● Set task 1
In the entries below, turn the stretch from the line containing "What is the extent" through the end of the entries into a JSON list of strings, one string per line, with blank lines omitted.
--- BEGIN Selected passage ---
So, anyhow we went on first date and this is mostly what our first date was about. . We went on a third date with her friend out to a bar, she got pretty tipsy, and then afterwards she came back to my house and she initiated having sex with me. I wasn't even thinking it was gonna happen that fast and honestly I don't feel good about having sex with women while they are tipsy. The next morning I tried to have sex with her again (I guess this was to assure myself she didn't just do it just because she was drunk.) and she told me "she was embarrassed" and she would have sex with me next time and she abruptly left early in the morning. I then tried to invite her over on another day and I told her I had stuff I had to do later on that day so I would like to see her Saturday at around 12 p.m. She told me she would see about it and never really confirmed. Then, Saturday morning I woke up early to try and confirm. She had worked Friday so she slept all night. She woke up at 10:30 a.m. and told me that I couldn't see her cause she had to get ready. I asked her for a time she'd be ready but she wouldn't give me one cause I was gonna come to pick her up. She never gave me a time, she would just keep telling me later, later. Then finally at 2 p.m. she wrote she was ready. It was quite odd that someone couldn't give an approximate time they'd be ready. Again I saw her, I took her to a nice restaurant (she stated her ex never did so I wanted to show her she was worth it) and as we were leaving one of her ex's friends saw us. She appeared so scared abd was afraid her ex's friend would tell her ex. Afterwards, we went out to the movies, came back to my house, she insisted she drink, then she had sex with me again while drunk woke up the next morning and again left very early.
--- END Selected passage ---
● Set task 2
From the account of the dates above, render this sentence in Spanish: "Then, Saturday morning I woke up early to try and confirm."
--- BEGIN Available records ---
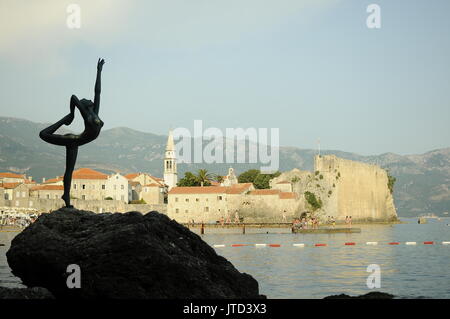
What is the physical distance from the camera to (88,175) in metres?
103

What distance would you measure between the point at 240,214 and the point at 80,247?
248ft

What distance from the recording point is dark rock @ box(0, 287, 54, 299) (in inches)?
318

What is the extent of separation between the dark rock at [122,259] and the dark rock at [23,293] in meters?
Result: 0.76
--- END Available records ---
● Full output 1
[
  "What is the extent of separation between the dark rock at [122,259] and the dark rock at [23,293] in meters?",
  "Result: 0.76"
]

● Full output 2
Luego, el sábado por la mañana me desperté temprano para intentar confirmar.